### Fragmento
----------
Mi vida fue salvada por un bóxer. Un perro que apareció tal cual de la nada. Un perro que había sido visto en el vecindario una o dos veces, pero que era dueño de la calle. Era marrón. Me acuerdo de haberlo visto en el pasado, o en mis sueños. Ahorita no lo sé. El perro corrió hacia el pit-bull, me lo sacudió de encima, peleó con el pit-bull. El chofer me levantó del suelo; fue la única manera en que lo pudo haber hecho, y me llevó a casa de mis hermanas, lugar donde me estaba quedando.

Ese bóxer lo había visto antes en el vecindario, lo saludaba, le ofrecía mis cariños y el me gruñía, pero al final aceptaba mis caricias. Amé esa raza a partir de ese día.
----------
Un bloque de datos

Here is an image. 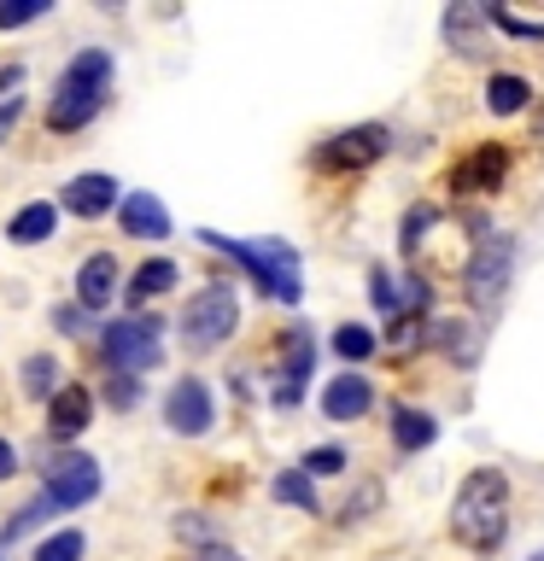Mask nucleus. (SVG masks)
I'll use <instances>...</instances> for the list:
<instances>
[{
  "label": "nucleus",
  "instance_id": "obj_18",
  "mask_svg": "<svg viewBox=\"0 0 544 561\" xmlns=\"http://www.w3.org/2000/svg\"><path fill=\"white\" fill-rule=\"evenodd\" d=\"M53 228H59V205H47V199H35L24 210H12V222H7V240L12 245H42Z\"/></svg>",
  "mask_w": 544,
  "mask_h": 561
},
{
  "label": "nucleus",
  "instance_id": "obj_26",
  "mask_svg": "<svg viewBox=\"0 0 544 561\" xmlns=\"http://www.w3.org/2000/svg\"><path fill=\"white\" fill-rule=\"evenodd\" d=\"M333 351H340V363H369L375 357V333L345 322V328H333Z\"/></svg>",
  "mask_w": 544,
  "mask_h": 561
},
{
  "label": "nucleus",
  "instance_id": "obj_24",
  "mask_svg": "<svg viewBox=\"0 0 544 561\" xmlns=\"http://www.w3.org/2000/svg\"><path fill=\"white\" fill-rule=\"evenodd\" d=\"M270 491H275L281 503L305 508V515H316V508H322V503H316V485H310V473H305V468H281Z\"/></svg>",
  "mask_w": 544,
  "mask_h": 561
},
{
  "label": "nucleus",
  "instance_id": "obj_3",
  "mask_svg": "<svg viewBox=\"0 0 544 561\" xmlns=\"http://www.w3.org/2000/svg\"><path fill=\"white\" fill-rule=\"evenodd\" d=\"M112 53L105 47H82L77 59L65 65V77H59V94H53L47 105V129H82V123H94L100 117V105L105 94H112Z\"/></svg>",
  "mask_w": 544,
  "mask_h": 561
},
{
  "label": "nucleus",
  "instance_id": "obj_28",
  "mask_svg": "<svg viewBox=\"0 0 544 561\" xmlns=\"http://www.w3.org/2000/svg\"><path fill=\"white\" fill-rule=\"evenodd\" d=\"M439 222V210L433 205H410V210H404V234H398V245H404V252H421V240H428V228Z\"/></svg>",
  "mask_w": 544,
  "mask_h": 561
},
{
  "label": "nucleus",
  "instance_id": "obj_33",
  "mask_svg": "<svg viewBox=\"0 0 544 561\" xmlns=\"http://www.w3.org/2000/svg\"><path fill=\"white\" fill-rule=\"evenodd\" d=\"M375 508H381V485H363L351 503H340V520H345V526H351V520H369Z\"/></svg>",
  "mask_w": 544,
  "mask_h": 561
},
{
  "label": "nucleus",
  "instance_id": "obj_16",
  "mask_svg": "<svg viewBox=\"0 0 544 561\" xmlns=\"http://www.w3.org/2000/svg\"><path fill=\"white\" fill-rule=\"evenodd\" d=\"M117 210H123V234L129 240H165L170 234V210L158 205L152 193H129Z\"/></svg>",
  "mask_w": 544,
  "mask_h": 561
},
{
  "label": "nucleus",
  "instance_id": "obj_11",
  "mask_svg": "<svg viewBox=\"0 0 544 561\" xmlns=\"http://www.w3.org/2000/svg\"><path fill=\"white\" fill-rule=\"evenodd\" d=\"M117 280H123V263L112 252H88L82 270H77V305L82 310H105L117 298Z\"/></svg>",
  "mask_w": 544,
  "mask_h": 561
},
{
  "label": "nucleus",
  "instance_id": "obj_38",
  "mask_svg": "<svg viewBox=\"0 0 544 561\" xmlns=\"http://www.w3.org/2000/svg\"><path fill=\"white\" fill-rule=\"evenodd\" d=\"M200 561H235V550H223V543H205Z\"/></svg>",
  "mask_w": 544,
  "mask_h": 561
},
{
  "label": "nucleus",
  "instance_id": "obj_20",
  "mask_svg": "<svg viewBox=\"0 0 544 561\" xmlns=\"http://www.w3.org/2000/svg\"><path fill=\"white\" fill-rule=\"evenodd\" d=\"M369 298H375V310L386 316V322H410V280H404V275L375 270V275H369Z\"/></svg>",
  "mask_w": 544,
  "mask_h": 561
},
{
  "label": "nucleus",
  "instance_id": "obj_19",
  "mask_svg": "<svg viewBox=\"0 0 544 561\" xmlns=\"http://www.w3.org/2000/svg\"><path fill=\"white\" fill-rule=\"evenodd\" d=\"M439 438V421L428 415V410H410V403H393V445L398 450H428Z\"/></svg>",
  "mask_w": 544,
  "mask_h": 561
},
{
  "label": "nucleus",
  "instance_id": "obj_9",
  "mask_svg": "<svg viewBox=\"0 0 544 561\" xmlns=\"http://www.w3.org/2000/svg\"><path fill=\"white\" fill-rule=\"evenodd\" d=\"M509 182V152L503 147H474L445 170V187L456 199H474V193H498Z\"/></svg>",
  "mask_w": 544,
  "mask_h": 561
},
{
  "label": "nucleus",
  "instance_id": "obj_14",
  "mask_svg": "<svg viewBox=\"0 0 544 561\" xmlns=\"http://www.w3.org/2000/svg\"><path fill=\"white\" fill-rule=\"evenodd\" d=\"M88 421H94V398H88V386L65 380L59 398L47 403V433L53 438H77V433H88Z\"/></svg>",
  "mask_w": 544,
  "mask_h": 561
},
{
  "label": "nucleus",
  "instance_id": "obj_7",
  "mask_svg": "<svg viewBox=\"0 0 544 561\" xmlns=\"http://www.w3.org/2000/svg\"><path fill=\"white\" fill-rule=\"evenodd\" d=\"M386 152H393V129H386V123H358V129L328 135L322 147L310 152V164H316V170H328V175H351V170L381 164Z\"/></svg>",
  "mask_w": 544,
  "mask_h": 561
},
{
  "label": "nucleus",
  "instance_id": "obj_25",
  "mask_svg": "<svg viewBox=\"0 0 544 561\" xmlns=\"http://www.w3.org/2000/svg\"><path fill=\"white\" fill-rule=\"evenodd\" d=\"M47 515H59V503H53L47 491H42V497H35L30 508H18V515L7 520V533H0V543H18V538H30V533H35V526H42Z\"/></svg>",
  "mask_w": 544,
  "mask_h": 561
},
{
  "label": "nucleus",
  "instance_id": "obj_12",
  "mask_svg": "<svg viewBox=\"0 0 544 561\" xmlns=\"http://www.w3.org/2000/svg\"><path fill=\"white\" fill-rule=\"evenodd\" d=\"M486 24H491V7H480V0H456L439 30H445V42L463 53V59H480L486 53Z\"/></svg>",
  "mask_w": 544,
  "mask_h": 561
},
{
  "label": "nucleus",
  "instance_id": "obj_21",
  "mask_svg": "<svg viewBox=\"0 0 544 561\" xmlns=\"http://www.w3.org/2000/svg\"><path fill=\"white\" fill-rule=\"evenodd\" d=\"M480 333H486V328H474V322H463V316H456V322H433L428 340L445 345L463 368H474V357H480Z\"/></svg>",
  "mask_w": 544,
  "mask_h": 561
},
{
  "label": "nucleus",
  "instance_id": "obj_34",
  "mask_svg": "<svg viewBox=\"0 0 544 561\" xmlns=\"http://www.w3.org/2000/svg\"><path fill=\"white\" fill-rule=\"evenodd\" d=\"M53 328H59V333H82L88 328V310L82 305H53Z\"/></svg>",
  "mask_w": 544,
  "mask_h": 561
},
{
  "label": "nucleus",
  "instance_id": "obj_13",
  "mask_svg": "<svg viewBox=\"0 0 544 561\" xmlns=\"http://www.w3.org/2000/svg\"><path fill=\"white\" fill-rule=\"evenodd\" d=\"M117 205V182L105 170H82L65 182V210L70 217H105V210Z\"/></svg>",
  "mask_w": 544,
  "mask_h": 561
},
{
  "label": "nucleus",
  "instance_id": "obj_22",
  "mask_svg": "<svg viewBox=\"0 0 544 561\" xmlns=\"http://www.w3.org/2000/svg\"><path fill=\"white\" fill-rule=\"evenodd\" d=\"M526 100H533V82H526V77H509V70H498V77L486 82V105H491L498 117L526 112Z\"/></svg>",
  "mask_w": 544,
  "mask_h": 561
},
{
  "label": "nucleus",
  "instance_id": "obj_6",
  "mask_svg": "<svg viewBox=\"0 0 544 561\" xmlns=\"http://www.w3.org/2000/svg\"><path fill=\"white\" fill-rule=\"evenodd\" d=\"M100 351L117 375L135 380V375H147V368L165 363V333H158V322H147V316H123V322H105Z\"/></svg>",
  "mask_w": 544,
  "mask_h": 561
},
{
  "label": "nucleus",
  "instance_id": "obj_30",
  "mask_svg": "<svg viewBox=\"0 0 544 561\" xmlns=\"http://www.w3.org/2000/svg\"><path fill=\"white\" fill-rule=\"evenodd\" d=\"M35 561H82V533L77 526H65V533H53L42 550H35Z\"/></svg>",
  "mask_w": 544,
  "mask_h": 561
},
{
  "label": "nucleus",
  "instance_id": "obj_2",
  "mask_svg": "<svg viewBox=\"0 0 544 561\" xmlns=\"http://www.w3.org/2000/svg\"><path fill=\"white\" fill-rule=\"evenodd\" d=\"M509 480L498 468H474L463 491H456V503H451V533L468 543V550H498L503 533H509Z\"/></svg>",
  "mask_w": 544,
  "mask_h": 561
},
{
  "label": "nucleus",
  "instance_id": "obj_10",
  "mask_svg": "<svg viewBox=\"0 0 544 561\" xmlns=\"http://www.w3.org/2000/svg\"><path fill=\"white\" fill-rule=\"evenodd\" d=\"M47 497L59 503V515H65V508L94 503L100 497V462H94V456H82V450H65L59 462L47 468Z\"/></svg>",
  "mask_w": 544,
  "mask_h": 561
},
{
  "label": "nucleus",
  "instance_id": "obj_15",
  "mask_svg": "<svg viewBox=\"0 0 544 561\" xmlns=\"http://www.w3.org/2000/svg\"><path fill=\"white\" fill-rule=\"evenodd\" d=\"M369 403H375V386L363 375H333L328 392H322V415L328 421H358V415H369Z\"/></svg>",
  "mask_w": 544,
  "mask_h": 561
},
{
  "label": "nucleus",
  "instance_id": "obj_8",
  "mask_svg": "<svg viewBox=\"0 0 544 561\" xmlns=\"http://www.w3.org/2000/svg\"><path fill=\"white\" fill-rule=\"evenodd\" d=\"M165 421H170V433H182V438L211 433V421H217V398H211V386L200 375H182L165 392Z\"/></svg>",
  "mask_w": 544,
  "mask_h": 561
},
{
  "label": "nucleus",
  "instance_id": "obj_37",
  "mask_svg": "<svg viewBox=\"0 0 544 561\" xmlns=\"http://www.w3.org/2000/svg\"><path fill=\"white\" fill-rule=\"evenodd\" d=\"M7 473H18V450L7 445V438H0V480H7Z\"/></svg>",
  "mask_w": 544,
  "mask_h": 561
},
{
  "label": "nucleus",
  "instance_id": "obj_27",
  "mask_svg": "<svg viewBox=\"0 0 544 561\" xmlns=\"http://www.w3.org/2000/svg\"><path fill=\"white\" fill-rule=\"evenodd\" d=\"M24 392L30 398H59V368H53V357H30L24 363Z\"/></svg>",
  "mask_w": 544,
  "mask_h": 561
},
{
  "label": "nucleus",
  "instance_id": "obj_32",
  "mask_svg": "<svg viewBox=\"0 0 544 561\" xmlns=\"http://www.w3.org/2000/svg\"><path fill=\"white\" fill-rule=\"evenodd\" d=\"M35 18H47V0H7V7H0V30L35 24Z\"/></svg>",
  "mask_w": 544,
  "mask_h": 561
},
{
  "label": "nucleus",
  "instance_id": "obj_4",
  "mask_svg": "<svg viewBox=\"0 0 544 561\" xmlns=\"http://www.w3.org/2000/svg\"><path fill=\"white\" fill-rule=\"evenodd\" d=\"M509 280H515V234H503V228H491L486 240H474V257L463 270V293L474 310H498Z\"/></svg>",
  "mask_w": 544,
  "mask_h": 561
},
{
  "label": "nucleus",
  "instance_id": "obj_23",
  "mask_svg": "<svg viewBox=\"0 0 544 561\" xmlns=\"http://www.w3.org/2000/svg\"><path fill=\"white\" fill-rule=\"evenodd\" d=\"M170 287H175V263L170 257H147L135 270V280H129V305H147V298L170 293Z\"/></svg>",
  "mask_w": 544,
  "mask_h": 561
},
{
  "label": "nucleus",
  "instance_id": "obj_17",
  "mask_svg": "<svg viewBox=\"0 0 544 561\" xmlns=\"http://www.w3.org/2000/svg\"><path fill=\"white\" fill-rule=\"evenodd\" d=\"M310 363H316V340H310V328L298 322V328H287V340H281V386H287V392H305Z\"/></svg>",
  "mask_w": 544,
  "mask_h": 561
},
{
  "label": "nucleus",
  "instance_id": "obj_1",
  "mask_svg": "<svg viewBox=\"0 0 544 561\" xmlns=\"http://www.w3.org/2000/svg\"><path fill=\"white\" fill-rule=\"evenodd\" d=\"M200 240L211 245V252L235 257L240 270L263 287V298H275V305H298V298H305V263H298V252L287 240H228V234H217V228H205Z\"/></svg>",
  "mask_w": 544,
  "mask_h": 561
},
{
  "label": "nucleus",
  "instance_id": "obj_31",
  "mask_svg": "<svg viewBox=\"0 0 544 561\" xmlns=\"http://www.w3.org/2000/svg\"><path fill=\"white\" fill-rule=\"evenodd\" d=\"M491 24H498L503 35H515V42H544V24H533V18H515L509 7H491Z\"/></svg>",
  "mask_w": 544,
  "mask_h": 561
},
{
  "label": "nucleus",
  "instance_id": "obj_29",
  "mask_svg": "<svg viewBox=\"0 0 544 561\" xmlns=\"http://www.w3.org/2000/svg\"><path fill=\"white\" fill-rule=\"evenodd\" d=\"M298 468L310 473V480H328V473H345V445H316L298 456Z\"/></svg>",
  "mask_w": 544,
  "mask_h": 561
},
{
  "label": "nucleus",
  "instance_id": "obj_36",
  "mask_svg": "<svg viewBox=\"0 0 544 561\" xmlns=\"http://www.w3.org/2000/svg\"><path fill=\"white\" fill-rule=\"evenodd\" d=\"M12 88H24V65H0V94H12ZM0 105H7V100H0Z\"/></svg>",
  "mask_w": 544,
  "mask_h": 561
},
{
  "label": "nucleus",
  "instance_id": "obj_35",
  "mask_svg": "<svg viewBox=\"0 0 544 561\" xmlns=\"http://www.w3.org/2000/svg\"><path fill=\"white\" fill-rule=\"evenodd\" d=\"M18 117H24V100H7V105H0V140L18 129Z\"/></svg>",
  "mask_w": 544,
  "mask_h": 561
},
{
  "label": "nucleus",
  "instance_id": "obj_5",
  "mask_svg": "<svg viewBox=\"0 0 544 561\" xmlns=\"http://www.w3.org/2000/svg\"><path fill=\"white\" fill-rule=\"evenodd\" d=\"M235 328H240V298L228 280H211L205 293L188 298V310H182V345L188 351H217L235 340Z\"/></svg>",
  "mask_w": 544,
  "mask_h": 561
}]
</instances>
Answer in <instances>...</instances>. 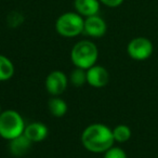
----------
### Enunciado del ejercicio
¿Puedes transcribir completo y sin ningún cambio el fragmento de arriba sobre el bóxer?

### Respuesta completa
Mi vida fue salvada por un bóxer. Un perro que apareció tal cual de la nada. Un perro que había sido visto en el vecindario una o dos veces, pero que era dueño de la calle. Era marrón. Me acuerdo de haberlo visto en el pasado, o en mis sueños. Ahorita no lo sé. El perro corrió hacia el pit-bull, me lo sacudió de encima, peleó con el pit-bull. El chofer me levantó del suelo; fue la única manera en que lo pudo haber hecho, y me llevó a casa de mis hermanas, lugar donde me estaba quedando.

Ese bóxer lo había visto antes en el vecindario, lo saludaba, le ofrecía mis cariños y el me gruñía, pero al final aceptaba mis caricias. Amé esa raza a partir de ese día.